BOI private banking merger plan case fast-tracked

The merger application is being made under the Companies Act and, if granted, will mean Bank of Ireland Private Banking (BOIPB), currently registered as a private limited company, will no longer exist as a separate entity from Bank of Ireland.
Because court approval is required for such a merger, Denis McDonald SC, for Bank of Ireland and BOIPB, applied yesterday to have the relevant petition admitted to the Comemrcial Court. Mr Justice Brian McGovern agreed to admit the matter and fixed July 21 as the hearing date for the petition.
In an affidavit, Bank of Ireland director Andrew Keating said the merger would result in Bank of Ireland being the successor and surviving company. The aim of the merger is to rationalise and simplify the group organisational structure by having BOIPB operate as a client segment within the retail division of the group, rather than as a standalone legal entity, he said.
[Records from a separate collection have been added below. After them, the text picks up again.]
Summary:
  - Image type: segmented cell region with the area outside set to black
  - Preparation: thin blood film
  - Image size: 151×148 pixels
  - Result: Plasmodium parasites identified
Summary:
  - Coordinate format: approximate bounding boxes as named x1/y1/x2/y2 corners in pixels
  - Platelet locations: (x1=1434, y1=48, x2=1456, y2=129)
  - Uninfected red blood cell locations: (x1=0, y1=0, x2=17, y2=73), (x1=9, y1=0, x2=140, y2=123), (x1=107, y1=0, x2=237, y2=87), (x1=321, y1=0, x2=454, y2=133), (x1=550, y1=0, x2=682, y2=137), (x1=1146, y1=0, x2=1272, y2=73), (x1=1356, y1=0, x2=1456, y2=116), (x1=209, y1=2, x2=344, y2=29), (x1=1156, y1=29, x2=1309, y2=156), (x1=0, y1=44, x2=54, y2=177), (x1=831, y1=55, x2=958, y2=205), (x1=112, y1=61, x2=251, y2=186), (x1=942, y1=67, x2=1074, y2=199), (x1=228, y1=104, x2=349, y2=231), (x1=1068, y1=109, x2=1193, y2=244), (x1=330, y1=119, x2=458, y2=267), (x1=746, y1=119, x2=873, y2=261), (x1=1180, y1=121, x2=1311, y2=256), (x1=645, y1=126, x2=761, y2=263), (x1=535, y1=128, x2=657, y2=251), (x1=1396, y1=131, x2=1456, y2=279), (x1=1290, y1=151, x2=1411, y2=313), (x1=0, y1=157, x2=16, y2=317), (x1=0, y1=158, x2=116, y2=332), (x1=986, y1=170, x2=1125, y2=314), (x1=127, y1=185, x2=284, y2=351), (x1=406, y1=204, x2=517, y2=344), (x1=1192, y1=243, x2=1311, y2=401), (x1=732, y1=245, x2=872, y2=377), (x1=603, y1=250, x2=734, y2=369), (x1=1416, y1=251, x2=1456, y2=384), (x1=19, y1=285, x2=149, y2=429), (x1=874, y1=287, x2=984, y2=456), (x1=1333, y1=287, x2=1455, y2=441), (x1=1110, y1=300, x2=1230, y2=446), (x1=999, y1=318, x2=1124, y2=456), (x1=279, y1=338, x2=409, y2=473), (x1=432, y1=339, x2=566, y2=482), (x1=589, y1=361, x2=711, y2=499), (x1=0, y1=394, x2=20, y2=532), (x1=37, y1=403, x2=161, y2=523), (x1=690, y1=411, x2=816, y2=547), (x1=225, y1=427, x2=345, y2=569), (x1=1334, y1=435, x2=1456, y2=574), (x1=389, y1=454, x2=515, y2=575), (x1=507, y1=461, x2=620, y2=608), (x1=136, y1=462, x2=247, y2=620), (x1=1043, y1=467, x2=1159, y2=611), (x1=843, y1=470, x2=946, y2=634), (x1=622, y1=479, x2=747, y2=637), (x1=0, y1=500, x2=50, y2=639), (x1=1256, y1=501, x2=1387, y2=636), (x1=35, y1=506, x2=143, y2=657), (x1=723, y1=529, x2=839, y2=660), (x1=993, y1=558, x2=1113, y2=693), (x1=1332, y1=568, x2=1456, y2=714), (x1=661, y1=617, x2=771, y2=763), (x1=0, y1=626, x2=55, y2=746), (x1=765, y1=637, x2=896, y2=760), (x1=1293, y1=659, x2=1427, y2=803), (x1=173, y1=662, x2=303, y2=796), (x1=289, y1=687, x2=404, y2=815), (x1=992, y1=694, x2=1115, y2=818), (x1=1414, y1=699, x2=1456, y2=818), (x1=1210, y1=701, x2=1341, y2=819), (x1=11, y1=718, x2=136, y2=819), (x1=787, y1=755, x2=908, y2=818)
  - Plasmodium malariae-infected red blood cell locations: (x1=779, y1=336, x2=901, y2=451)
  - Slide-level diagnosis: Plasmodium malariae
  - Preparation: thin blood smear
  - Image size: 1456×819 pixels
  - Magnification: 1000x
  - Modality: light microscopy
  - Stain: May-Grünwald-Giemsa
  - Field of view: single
In the interests of commercial certainty, it is important the transaction be concluded expeditiously, he said. As it is critical that the banks, their employees and customers have certainty on the timeline, the application was made to the fast-track Commercial Court, he added.
The value of the business being transferred is significant, he said. As of the end of 2016, Bank of Ireland had total assets of €80.8bn and liabilities of €72.7bn, giving a net asset value of €8.1bn.